> [What is expected]: Which lines below include "Sale"? Copy them all.

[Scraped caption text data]
::::
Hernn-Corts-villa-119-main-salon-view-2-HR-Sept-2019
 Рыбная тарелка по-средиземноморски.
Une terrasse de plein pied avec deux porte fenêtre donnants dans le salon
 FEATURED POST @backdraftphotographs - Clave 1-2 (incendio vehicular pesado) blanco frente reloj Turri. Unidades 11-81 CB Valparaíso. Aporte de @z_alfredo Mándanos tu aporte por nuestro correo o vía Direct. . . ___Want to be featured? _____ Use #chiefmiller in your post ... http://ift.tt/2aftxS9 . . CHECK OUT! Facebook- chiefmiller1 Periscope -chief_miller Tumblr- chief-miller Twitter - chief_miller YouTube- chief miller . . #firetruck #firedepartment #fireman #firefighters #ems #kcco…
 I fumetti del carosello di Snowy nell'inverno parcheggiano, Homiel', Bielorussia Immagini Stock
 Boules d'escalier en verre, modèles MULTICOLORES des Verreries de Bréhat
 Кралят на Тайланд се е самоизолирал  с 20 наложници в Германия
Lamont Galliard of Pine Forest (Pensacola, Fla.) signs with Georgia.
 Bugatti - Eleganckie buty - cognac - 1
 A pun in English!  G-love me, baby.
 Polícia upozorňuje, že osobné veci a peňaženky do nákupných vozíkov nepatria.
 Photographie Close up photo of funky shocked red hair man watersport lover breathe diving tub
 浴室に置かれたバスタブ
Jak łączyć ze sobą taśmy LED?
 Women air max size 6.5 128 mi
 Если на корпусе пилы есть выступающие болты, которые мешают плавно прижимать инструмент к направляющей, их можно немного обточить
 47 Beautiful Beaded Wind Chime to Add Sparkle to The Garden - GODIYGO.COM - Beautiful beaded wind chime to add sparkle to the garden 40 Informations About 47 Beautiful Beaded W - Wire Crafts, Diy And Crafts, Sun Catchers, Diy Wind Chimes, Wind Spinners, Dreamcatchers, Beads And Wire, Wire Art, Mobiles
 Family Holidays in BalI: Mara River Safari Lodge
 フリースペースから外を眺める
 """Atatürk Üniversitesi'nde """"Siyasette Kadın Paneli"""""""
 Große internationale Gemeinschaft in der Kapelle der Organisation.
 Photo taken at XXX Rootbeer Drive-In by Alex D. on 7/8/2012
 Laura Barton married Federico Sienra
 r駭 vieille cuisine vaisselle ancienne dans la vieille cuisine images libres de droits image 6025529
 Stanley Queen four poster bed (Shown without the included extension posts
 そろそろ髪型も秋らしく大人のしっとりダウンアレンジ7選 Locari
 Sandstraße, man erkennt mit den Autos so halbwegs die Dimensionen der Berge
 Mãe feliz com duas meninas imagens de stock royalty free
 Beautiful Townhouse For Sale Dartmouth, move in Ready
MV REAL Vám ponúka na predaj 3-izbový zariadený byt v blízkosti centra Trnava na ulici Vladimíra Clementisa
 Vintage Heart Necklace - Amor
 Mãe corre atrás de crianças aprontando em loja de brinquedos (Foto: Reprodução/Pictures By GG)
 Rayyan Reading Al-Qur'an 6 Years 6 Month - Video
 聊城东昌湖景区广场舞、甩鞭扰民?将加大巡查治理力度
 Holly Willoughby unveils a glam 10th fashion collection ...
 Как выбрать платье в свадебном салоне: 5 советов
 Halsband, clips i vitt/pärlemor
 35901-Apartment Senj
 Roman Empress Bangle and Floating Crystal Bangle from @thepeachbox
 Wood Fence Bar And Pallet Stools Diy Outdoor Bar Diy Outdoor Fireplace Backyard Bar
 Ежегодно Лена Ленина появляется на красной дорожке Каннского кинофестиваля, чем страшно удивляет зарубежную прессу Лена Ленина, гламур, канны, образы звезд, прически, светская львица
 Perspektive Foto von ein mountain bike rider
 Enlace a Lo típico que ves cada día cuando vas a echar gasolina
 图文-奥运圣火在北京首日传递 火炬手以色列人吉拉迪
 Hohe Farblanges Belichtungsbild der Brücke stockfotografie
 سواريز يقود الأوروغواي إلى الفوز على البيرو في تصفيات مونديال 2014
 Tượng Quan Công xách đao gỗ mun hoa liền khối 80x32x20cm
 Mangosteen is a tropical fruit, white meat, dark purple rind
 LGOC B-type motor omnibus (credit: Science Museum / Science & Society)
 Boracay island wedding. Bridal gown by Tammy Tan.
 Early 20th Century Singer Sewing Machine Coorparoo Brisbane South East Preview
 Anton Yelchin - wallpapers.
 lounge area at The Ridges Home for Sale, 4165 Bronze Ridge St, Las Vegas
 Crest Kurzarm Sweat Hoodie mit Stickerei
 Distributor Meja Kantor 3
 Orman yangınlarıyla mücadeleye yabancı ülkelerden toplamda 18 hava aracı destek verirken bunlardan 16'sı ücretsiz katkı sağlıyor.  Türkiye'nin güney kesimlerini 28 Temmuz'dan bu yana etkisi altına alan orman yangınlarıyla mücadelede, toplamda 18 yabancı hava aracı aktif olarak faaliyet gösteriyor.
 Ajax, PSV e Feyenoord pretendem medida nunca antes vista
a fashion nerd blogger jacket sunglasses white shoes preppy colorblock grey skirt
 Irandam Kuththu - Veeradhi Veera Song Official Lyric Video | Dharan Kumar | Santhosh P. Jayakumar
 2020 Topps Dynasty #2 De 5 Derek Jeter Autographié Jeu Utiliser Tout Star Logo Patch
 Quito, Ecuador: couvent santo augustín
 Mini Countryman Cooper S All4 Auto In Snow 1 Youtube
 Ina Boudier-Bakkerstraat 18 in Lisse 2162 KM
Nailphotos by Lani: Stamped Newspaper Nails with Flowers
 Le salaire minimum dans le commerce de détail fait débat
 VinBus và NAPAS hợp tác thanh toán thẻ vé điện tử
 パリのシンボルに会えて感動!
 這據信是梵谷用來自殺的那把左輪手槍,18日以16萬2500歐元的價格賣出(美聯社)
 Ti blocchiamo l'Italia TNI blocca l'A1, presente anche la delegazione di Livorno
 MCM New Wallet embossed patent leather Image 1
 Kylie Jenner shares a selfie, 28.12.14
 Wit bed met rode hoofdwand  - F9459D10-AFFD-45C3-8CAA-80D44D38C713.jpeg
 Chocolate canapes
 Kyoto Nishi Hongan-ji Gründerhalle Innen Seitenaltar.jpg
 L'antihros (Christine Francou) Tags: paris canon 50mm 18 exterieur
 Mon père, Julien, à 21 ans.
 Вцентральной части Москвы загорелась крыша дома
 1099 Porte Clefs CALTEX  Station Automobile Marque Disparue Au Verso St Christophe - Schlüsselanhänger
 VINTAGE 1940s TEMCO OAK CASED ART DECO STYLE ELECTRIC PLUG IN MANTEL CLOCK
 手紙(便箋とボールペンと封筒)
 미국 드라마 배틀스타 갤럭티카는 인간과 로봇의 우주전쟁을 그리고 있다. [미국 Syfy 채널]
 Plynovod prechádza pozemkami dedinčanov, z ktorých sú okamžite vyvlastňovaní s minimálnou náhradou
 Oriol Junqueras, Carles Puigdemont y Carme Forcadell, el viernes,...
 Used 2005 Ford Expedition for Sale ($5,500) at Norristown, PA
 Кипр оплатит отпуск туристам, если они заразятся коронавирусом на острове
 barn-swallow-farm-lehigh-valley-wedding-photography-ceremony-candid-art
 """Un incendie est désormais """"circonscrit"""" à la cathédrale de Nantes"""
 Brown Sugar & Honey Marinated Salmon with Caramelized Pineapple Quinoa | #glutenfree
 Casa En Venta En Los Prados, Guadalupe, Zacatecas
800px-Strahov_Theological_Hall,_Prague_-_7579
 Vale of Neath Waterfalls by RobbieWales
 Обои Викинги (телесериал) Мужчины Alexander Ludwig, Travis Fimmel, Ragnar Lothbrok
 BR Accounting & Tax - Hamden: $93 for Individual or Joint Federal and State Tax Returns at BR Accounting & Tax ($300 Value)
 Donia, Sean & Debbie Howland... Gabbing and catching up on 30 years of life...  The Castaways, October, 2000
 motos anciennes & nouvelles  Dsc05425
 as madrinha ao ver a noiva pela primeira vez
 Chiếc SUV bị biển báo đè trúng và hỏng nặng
::::
> [Response]:
 Beautiful Townhouse For Sale Dartmouth, move in Ready
 lounge area at The Ridges Home for Sale, 4165 Bronze Ridge St, Las Vegas
 Used 2005 Ford Expedition for Sale ($5,500) at Norristown, PA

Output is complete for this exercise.